Data released last week for the U.S. economy shows that the labor market is gradually slowing down. However, while the job count declined from the prior month, the March report was still strong overall. Wages inched up from a year ago at the slowest pace in 20 months, and labor force participation rose to the highest level since March 2020, while unemployment rate dropped to 3.5%. The jobs report, while delivering some good news on the inflation front, could be just enough to prompt the Fed to raise the fed funds rate by an additional 25bps in their next meeting in May. Lastly, while consumer confidence in the housing market bounced back, it remained near historic lows, which suggests that the market will likely see a more gradual recovery as it enters the spring homebuying season.

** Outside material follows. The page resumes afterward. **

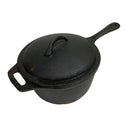 Cajun Classic 2 Quart Qt Cast Iron Sauce Pan Pot w/ Lid
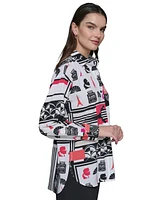 Karl Lagerfeld Paris Women's Printed Oversized Button-Front Top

Consumer confidence in the housing market remains near historic lows: After dipping briefly in February following a streak of three consecutive monthly increases, the Fannie Mae Home Purchase Sentiment Index® (HPSI) bounced back by 3.3 points in March. The monthly uptick pushed the headline index to 61.3 and 11.9 points closer to the year-ago level. While four of the six components of the index – including perspective on home-selling conditions and consumers’ sense of job security - showed noticeable improvements month-over-month, a large majority of consumers continue to believe that it is a bad time to buy a home. This is what’s keeping the overall consumer confidence in the housing market to be near historic lows and could result in home sales remaining subdued in the coming months.
Mortgage applications dip despite lower mortgage rates: According to the Mortgage Bankers Association’s (MBA) Market Composite Index, mortgage application volume decreased 4.1% on a seasonally adjusted basis and 4.0% unadjusted during the week ended March 31, compared to the week ended March 24. Applications for both home purchases and refinancing dipped after increasing for four consecutive weeks, despite mortgage rates trending lower. With home prices softening and rates declining in recent weeks, buyers’ purchasing power should continue to improve and will likely bring more buyers back into the market. Low inventory of homes for sale, however, will continue to be a challenge as we enter the traditional spring homebuying season.
Hiring in the U.S. economy is slowing but not collapsing: After a couple of strong job reports in the last two months, the labor market continued to advance at a solid but slowing pace at the end of the first quarter. While the U.S. continued its string of 27 consecutive monthly increases in March and added 236,000 net new jobs, the gain was the smallest in over two years. The job growth, nevertheless, was strong enough to lower the unemployment rate to 3.5% from 3.6% in February. Meanwhile, the labor force participation increasing for the fourth consecutive month to a new post-pandemic high of 62.6%. Wage growth inched up but continued to cool, with the average hourly earnings growing 4.2% over the past year, the smallest since July 2021. With roughly 4.1 million more job openings than workers seeking employment, the path toward improving prices remains gradual, however.